For a change of pace, consider planting alpine Mignonette or wild strawberries (Fraise des Bois). Most nurseries carry seed packets of alpine strawberries, which germinate with ease. Alpine strawberries are smaller and more tart than supermarket strawberries. The advantage in growing them is that they produce fruit practically year round, are adaptable to partial sun exposure and survive freezing weather.

Tip of the Week: Several memorable members of the banana family are on display at the Los Angeles County Arboretum in Arcadia. Giant bird of paradise (Strelitzia nicolai) grows at a moderate rate, yet its curving, hyperbolic trunks do increase in length about two feet per year and eventually reach 30 feet or more in height. For flowers, it shows off husky birds with purplish-black plumage and ivory crests with single extruding blue feathers but, even out of bloom, giant bird of paradise has a majestic presence that needs no flowery superlatives to be appreciated. All you have to do is look at it.

Want to simplify your life? If you allowed a multi-trunked giant bird of paradise to develop in your front yard, you would not need any other plants to create an equatorial atmosphere. Every time you looked at your giant bird, you would be transported to a languorous tropical retreat. You would have a taste of Tahiti just beyond your front door throughout the year.
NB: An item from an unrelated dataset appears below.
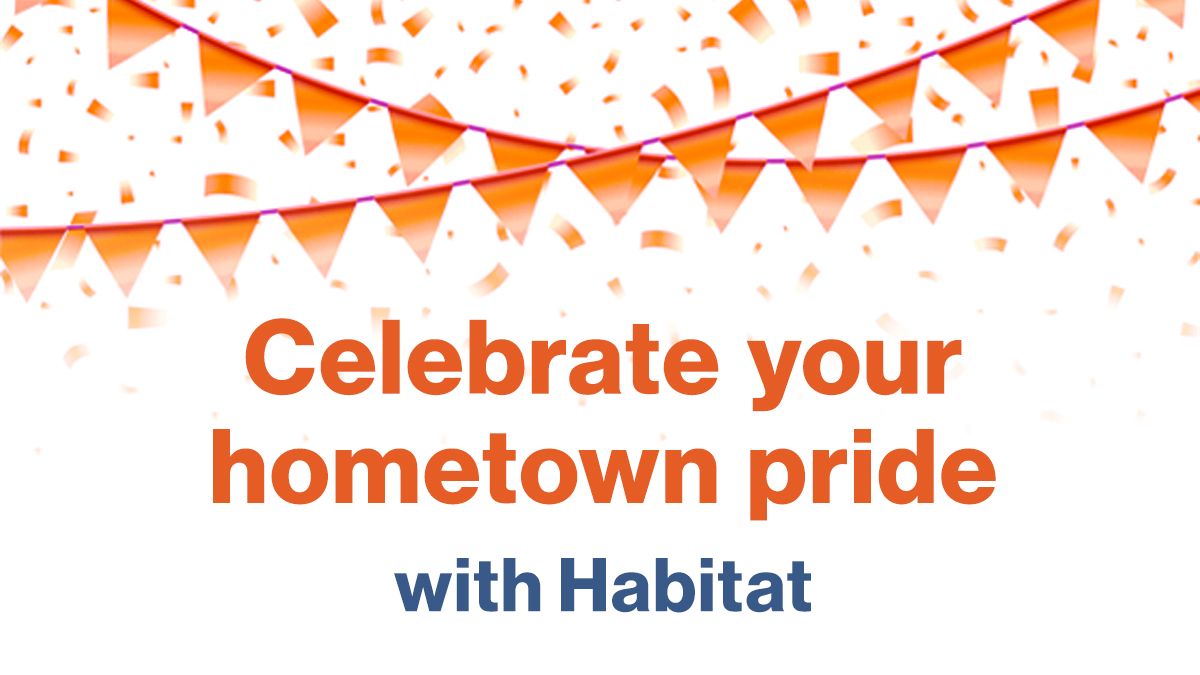 Celebrate your hometown pride

with Habitat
If you wanted to underplant your architectonic giant bird of paradise with complementary botanical fare, Canna ‘Tropicana’ would be the logical choice. One month ago, I cut foliage from my Canna ‘Tropicana’ and placed it in a vase with water. The leaves are still looking fresh and a bud at the base of one of them has just unfurled itself in all its fiery glory. The leaves are striped in crimson, orange, yellow, and green. Canna flowers resemble irises but bloom virtually non-stop from spring through fall. Previously, I had never seen cannas that were taller than I but, at the Arcadia arboretum, I encountered a large collection of them, with orange blooms, that were more than seven feet tall.

I also met up with a wonderful display of Heliconias. Gary Hammer, the iconic Valley nurseryman and international plant explorer, once told me that heliconias, sometimes referred to as lobster claws, will grow in the Los Angeles area, in bright shade, needing a little more light than fuchsias.  Although indigenous to the warm tropics, certain heliconia species from higher altitudes, such as Heliconia spissa, Heliconia aurantiaca and Heliconia schiedeana, are hardy enough to handle average Valley winters.

Finally, Chinese dwarf banana (Musella lasiocarpa) is one of the most cold-hardy of the banana group and has found a happy home in Arcadia. Its deep yellow flowers last throughout the summer. Chinese dwarf banana grows no more than six feet tall and, although it dies back each winter, it reliably regrows from stout rhizomes with the resumption of warm weather.